Scientific Data Visualization using WorldWide Telescope


October 11, 2010


As described in the book, The Fourth Paradigm: Data-Intensive Scientific Discovery, scientific breakthroughs will be increasingly powered by advanced computing capabilities that help researchers manipulate and explore massive datasets.

This tutorial uses three case studies to demonstrate the application of a wide range of technologies: .NET parallel extension on multicores, distributed computing on multiple nodes with Dryad/DryadLINQ, Windows Azure, HPC, data processing automation through workflows, and visualization in WorldWide Telescope. We hope that the techniques and technologies used are applicable in other data-intensive research.

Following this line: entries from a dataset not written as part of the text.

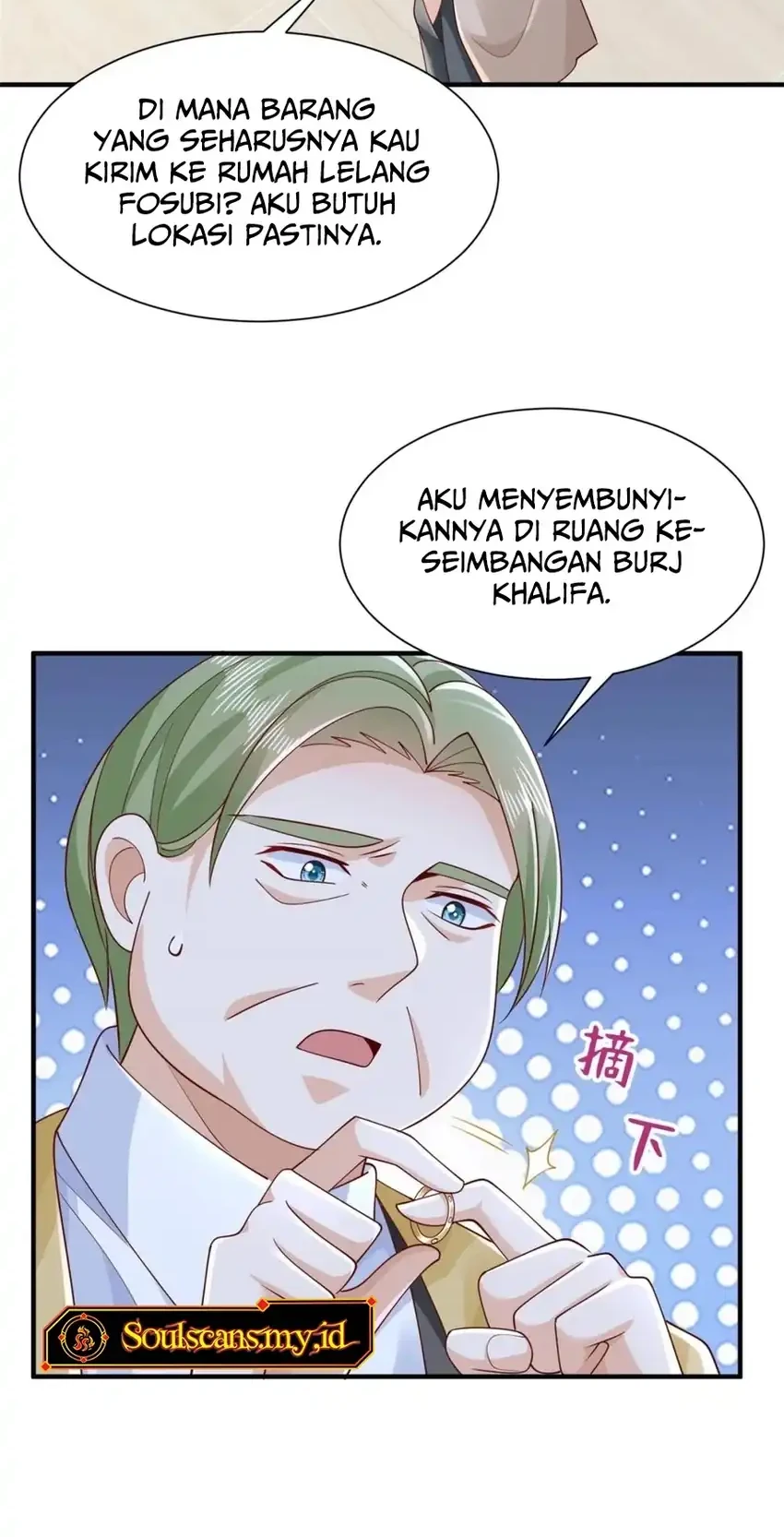 I Randomly Have A New Career Every Week Chapter 700 Gambar 18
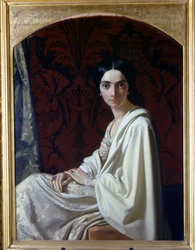 Marquise Cristina Trivulzio, Princess of Belgiojoso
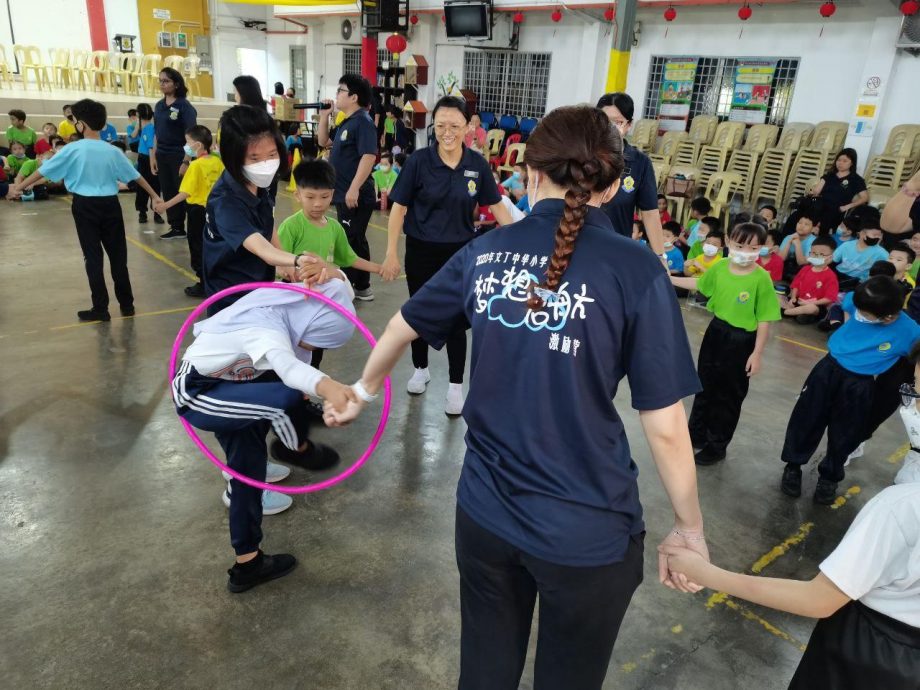 NS芙蓉／文丁中华小学教师节庆典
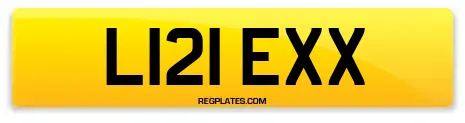 L121 EXX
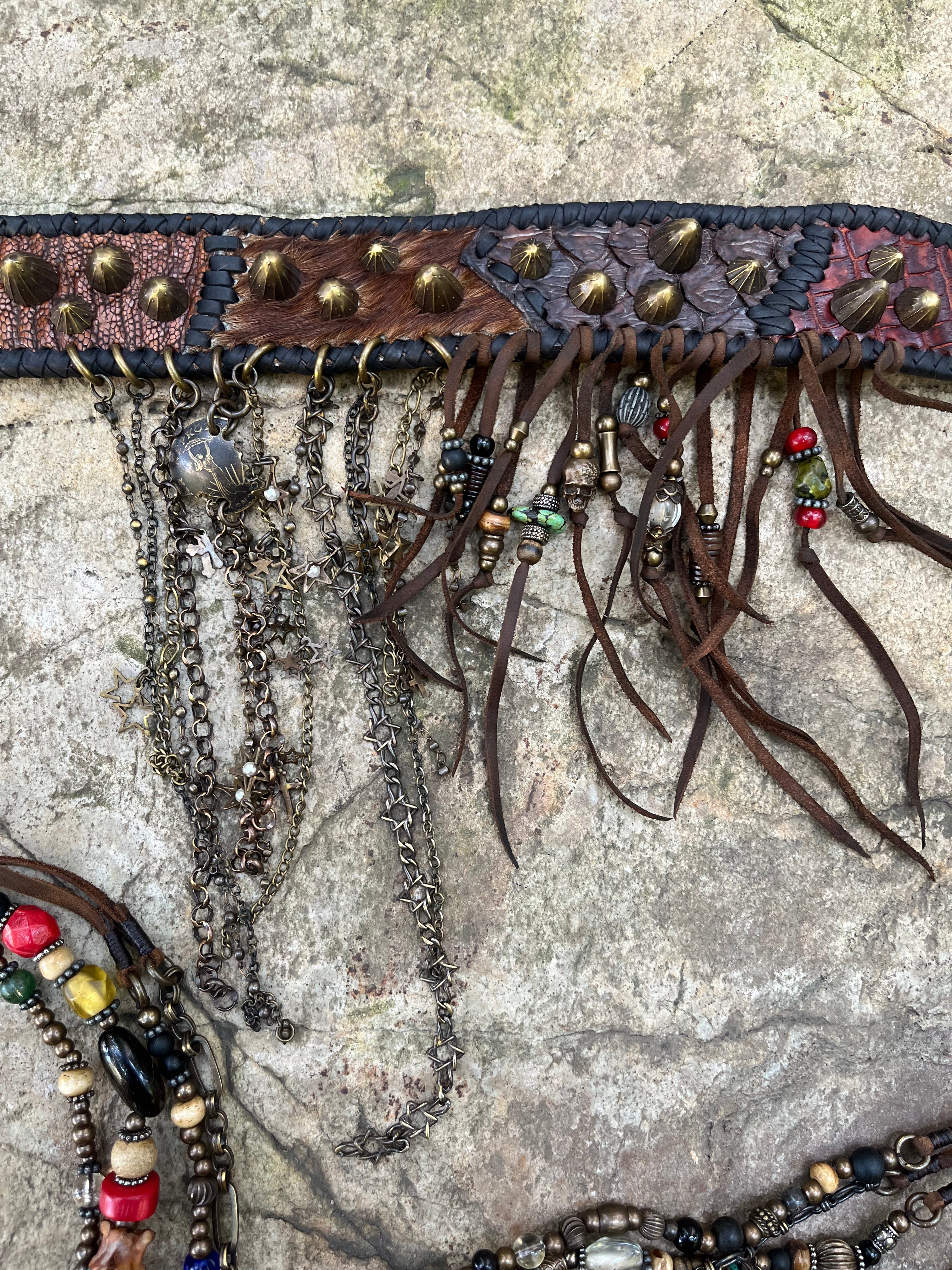 Exotic Leather Collar 02 [1-of-1]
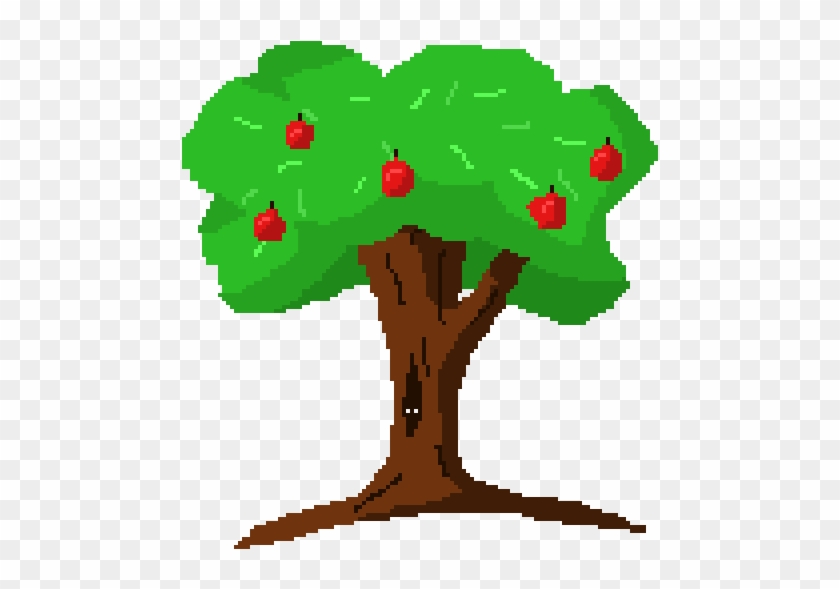 Apple Tree - Comic Bäume #1643540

WorldWide Telescope (WWT) enables your computer to function as a virtual telescope, bringing together imagery from the best ground and space-based telescopes in the world. We are working on extending WWT to visualize scientific data on Earth.

The three use case studies are: WWT LCAPI (Loosely Coupled API), TeraPixel, and MODISAzure. We will demonstrate how to use WWT to visualize the results from these projects.

LCAPI: The Worldwide Telescope “Loosely Coupled API” uses the Restful communication style between a standalone application (SA) and a Worldwide Telescope Client (WTC). We will explore using this loosely coupled interface to read time-series event data into the SA, push this data to the WTC Layer manager, control WTC Layer-based data rendering, and control WTC state (location, perspective angles, time, and time rate). From this overview we will explore both what the LCAPI enables and the potential for future directions in visualization.
Terapixel Sky image – creating the largest and clearest image of the sky from the Digitized Sky Survey data. We turned 1,800 pairs of red and blue individual image plates into 1,800 colored plates, adjusted brightness of each pixel on each plate, and stitched and smoothed them together into a terapixel sky image. The image is then visualized by the WorldWide Telescope.
MODISAzure – accessing the vast and varied remote sensing data from the MODIS (Moderate Resolution Imaging Spectroradiometer) on NASA’s Terra satellite and other data sources to study evapotranspiration (ET), which is key to water balance, hence key to understanding interactions between global climate change and the biosphere. We will demonstrate how we generated time series monthly ET maps for the state of California from MODISAzure results to visualize them in WWT. Learn more about MODISAzure.


Dean Guo, Rob Fatland, Christophe Poulain, and Catharine van Ingen

Catharine has a wealth of experience in hardware, including work with the Alpha machine and MIPS processor teams, and in industrial-strength software for algorithms used to manage water flows, logging data from particle accelerator detectors, and buying Mickey Mouse watches over the Internet.